Among the biggest winners in Berkshire’s vast investment portfolio was its 5.4 percent stake in Apple, whose shares have been among the top market winners over the past year. In his annual letter to investors that accompanied the company’s financial results, Mr. Buffett noted that the iPhone maker was now one of his company’s three biggest assets, with its stake worth $120 billion as of Dec. 31. (Berkshire calculates that it paid $31 billion for its holdings.)

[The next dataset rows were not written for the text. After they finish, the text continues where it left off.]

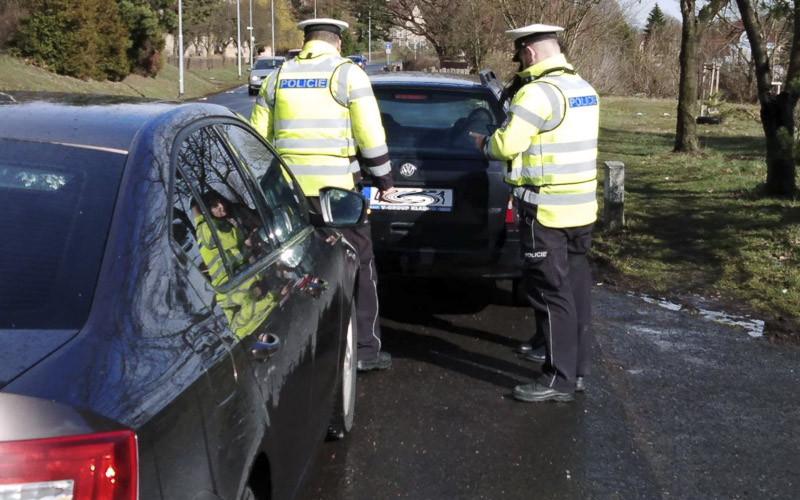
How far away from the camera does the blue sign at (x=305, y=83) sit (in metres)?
5.67

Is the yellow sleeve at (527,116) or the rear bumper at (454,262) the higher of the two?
the yellow sleeve at (527,116)

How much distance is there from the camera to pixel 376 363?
5984 millimetres

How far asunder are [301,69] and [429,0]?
3137cm

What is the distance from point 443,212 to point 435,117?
74 centimetres

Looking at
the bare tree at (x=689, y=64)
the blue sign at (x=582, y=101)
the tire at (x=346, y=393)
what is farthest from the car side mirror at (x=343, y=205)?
the bare tree at (x=689, y=64)

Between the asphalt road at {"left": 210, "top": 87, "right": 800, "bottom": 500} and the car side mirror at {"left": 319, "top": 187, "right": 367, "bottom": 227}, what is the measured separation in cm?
107

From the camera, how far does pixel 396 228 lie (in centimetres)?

But Mr. Buffett also admitted to a big mistake: the $37.2 billion that he paid in 2016 to buy Precision Castparts, a maker of airplane parts, in what was Berkshire’s biggest-ever takeover. The company has failed to live up to expectations, leading up to an $11 billion accounting write-down that Mr. Buffett himself called “ugly.”
“No one misled me in any way,” he wrote in the letter. “I was simply too optimistic”
In the annual letter — which Mr. Buffett’s legions of devotees read every year, a tradition now in its fifth decade — the billionaire offered his thoughts on the company’s performance. But he made relatively few grand pronouncements on issues of global import, from the trillions spent propping up economies around the world to the 2020 presidential election results. Nor did the letter touch much on a perennial topic that the 90-year-old Mr. Buffett is asked about: who will succeed him as chief executive of Berkshire.
Mr. Buffett did offer a quick reprise of his regular encomiums to the United States, asserting, “There has been no incubator for unleashing human potential like America.”
While he allowed that progress toward improving the country has been “slow, uneven and often discouraging,” he added, “Our unwavering conclusion: Never bet against America.”